Source data
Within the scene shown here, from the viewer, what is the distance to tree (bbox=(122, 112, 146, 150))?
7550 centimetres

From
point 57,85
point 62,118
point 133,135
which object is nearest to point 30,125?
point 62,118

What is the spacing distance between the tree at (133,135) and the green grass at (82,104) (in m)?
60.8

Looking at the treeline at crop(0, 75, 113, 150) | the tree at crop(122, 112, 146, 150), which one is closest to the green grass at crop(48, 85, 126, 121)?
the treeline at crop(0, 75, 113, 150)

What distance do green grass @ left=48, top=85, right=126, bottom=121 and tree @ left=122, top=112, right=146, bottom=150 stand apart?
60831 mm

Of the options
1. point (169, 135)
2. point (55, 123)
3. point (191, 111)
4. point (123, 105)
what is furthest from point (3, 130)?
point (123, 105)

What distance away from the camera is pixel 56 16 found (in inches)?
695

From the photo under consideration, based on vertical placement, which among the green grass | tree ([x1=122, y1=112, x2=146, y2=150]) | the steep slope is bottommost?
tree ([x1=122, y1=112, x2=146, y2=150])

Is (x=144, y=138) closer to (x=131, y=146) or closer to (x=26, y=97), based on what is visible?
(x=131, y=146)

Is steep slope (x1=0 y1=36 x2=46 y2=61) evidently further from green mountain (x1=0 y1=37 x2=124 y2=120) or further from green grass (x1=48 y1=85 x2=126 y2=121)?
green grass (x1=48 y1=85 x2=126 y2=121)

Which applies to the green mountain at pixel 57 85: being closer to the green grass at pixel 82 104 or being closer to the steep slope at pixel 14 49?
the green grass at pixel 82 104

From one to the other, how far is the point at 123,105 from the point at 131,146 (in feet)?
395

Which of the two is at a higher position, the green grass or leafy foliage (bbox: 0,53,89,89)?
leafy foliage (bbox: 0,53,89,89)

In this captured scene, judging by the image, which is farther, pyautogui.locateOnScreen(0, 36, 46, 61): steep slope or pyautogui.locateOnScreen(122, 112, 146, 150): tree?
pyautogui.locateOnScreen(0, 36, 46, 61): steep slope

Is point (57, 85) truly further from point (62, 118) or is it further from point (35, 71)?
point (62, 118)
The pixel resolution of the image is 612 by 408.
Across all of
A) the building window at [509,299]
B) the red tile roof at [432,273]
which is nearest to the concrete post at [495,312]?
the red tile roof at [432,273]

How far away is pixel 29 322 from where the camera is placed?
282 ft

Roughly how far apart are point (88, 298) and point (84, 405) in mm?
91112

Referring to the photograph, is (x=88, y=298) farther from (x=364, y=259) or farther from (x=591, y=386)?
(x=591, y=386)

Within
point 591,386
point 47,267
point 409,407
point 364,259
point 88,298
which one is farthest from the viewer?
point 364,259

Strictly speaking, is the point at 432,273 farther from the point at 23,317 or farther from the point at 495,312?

- Problem details: Print exactly the lines from the one with "Is point (57, 85)" through the end of the data, inclusive.

- Task answer:
Is point (57, 85) truly further from point (62, 118) or is it further from point (35, 71)?
point (62, 118)
The pixel resolution of the image is 612 by 408.
Across all of
A) the building window at [509,299]
B) the red tile roof at [432,273]
which is nearest to the concrete post at [495,312]?
the red tile roof at [432,273]

How far away is pixel 29 322 from where the camera is placed?
282 ft

Roughly how far apart are point (88, 298) and point (84, 405) in mm?
91112

Referring to the photograph, is (x=88, y=298) farther from (x=364, y=259) or farther from (x=591, y=386)?
(x=591, y=386)

Within
point 591,386
point 47,267
point 409,407
point 364,259
point 88,298
which one is farthest from the viewer?
point 364,259

Strictly speaking, is the point at 432,273 farther from the point at 23,317 or farther from the point at 495,312?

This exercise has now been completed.